## STATED PROBLEM:
Put the lines from the one containing "In this photograph, which" through the last line into a Markdown table with two columns, Row and Line. Number each row and leave out blank lines.

## ENTRIES PROVIDED:
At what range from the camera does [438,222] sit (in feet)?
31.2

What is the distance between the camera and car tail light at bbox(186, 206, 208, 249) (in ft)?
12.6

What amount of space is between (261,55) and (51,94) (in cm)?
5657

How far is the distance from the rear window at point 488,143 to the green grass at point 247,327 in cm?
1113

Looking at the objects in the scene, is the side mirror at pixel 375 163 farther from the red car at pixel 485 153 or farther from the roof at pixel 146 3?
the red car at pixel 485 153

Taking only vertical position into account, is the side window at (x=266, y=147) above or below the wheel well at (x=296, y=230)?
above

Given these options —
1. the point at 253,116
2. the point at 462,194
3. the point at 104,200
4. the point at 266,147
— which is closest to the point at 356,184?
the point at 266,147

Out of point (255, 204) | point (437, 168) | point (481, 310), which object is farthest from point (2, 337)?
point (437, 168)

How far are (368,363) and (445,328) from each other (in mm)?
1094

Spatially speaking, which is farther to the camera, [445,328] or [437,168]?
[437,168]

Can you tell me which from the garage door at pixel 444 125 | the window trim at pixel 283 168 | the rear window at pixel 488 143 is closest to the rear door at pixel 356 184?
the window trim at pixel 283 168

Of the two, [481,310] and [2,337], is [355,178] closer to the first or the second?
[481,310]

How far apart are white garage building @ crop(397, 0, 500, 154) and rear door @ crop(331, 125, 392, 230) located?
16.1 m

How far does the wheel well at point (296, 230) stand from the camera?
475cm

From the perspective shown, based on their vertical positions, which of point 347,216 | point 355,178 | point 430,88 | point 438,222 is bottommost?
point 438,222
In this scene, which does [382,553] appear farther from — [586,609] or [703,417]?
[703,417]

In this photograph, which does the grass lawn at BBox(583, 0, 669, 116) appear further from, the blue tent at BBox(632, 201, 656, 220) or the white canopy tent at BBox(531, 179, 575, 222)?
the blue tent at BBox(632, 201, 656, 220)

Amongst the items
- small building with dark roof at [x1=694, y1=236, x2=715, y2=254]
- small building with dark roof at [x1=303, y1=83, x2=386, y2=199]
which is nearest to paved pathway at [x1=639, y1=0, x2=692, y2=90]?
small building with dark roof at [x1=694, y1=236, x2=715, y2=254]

## EXERCISE ANSWER:
| Row | Line |
|---|---|
| 1 | In this photograph, which does the grass lawn at BBox(583, 0, 669, 116) appear further from, the blue tent at BBox(632, 201, 656, 220) or the white canopy tent at BBox(531, 179, 575, 222)? |
| 2 | the blue tent at BBox(632, 201, 656, 220) |
| 3 | Amongst the items |
| 4 | - small building with dark roof at [x1=694, y1=236, x2=715, y2=254] |
| 5 | - small building with dark roof at [x1=303, y1=83, x2=386, y2=199] |
| 6 | which is nearest to paved pathway at [x1=639, y1=0, x2=692, y2=90]? |
| 7 | small building with dark roof at [x1=694, y1=236, x2=715, y2=254] |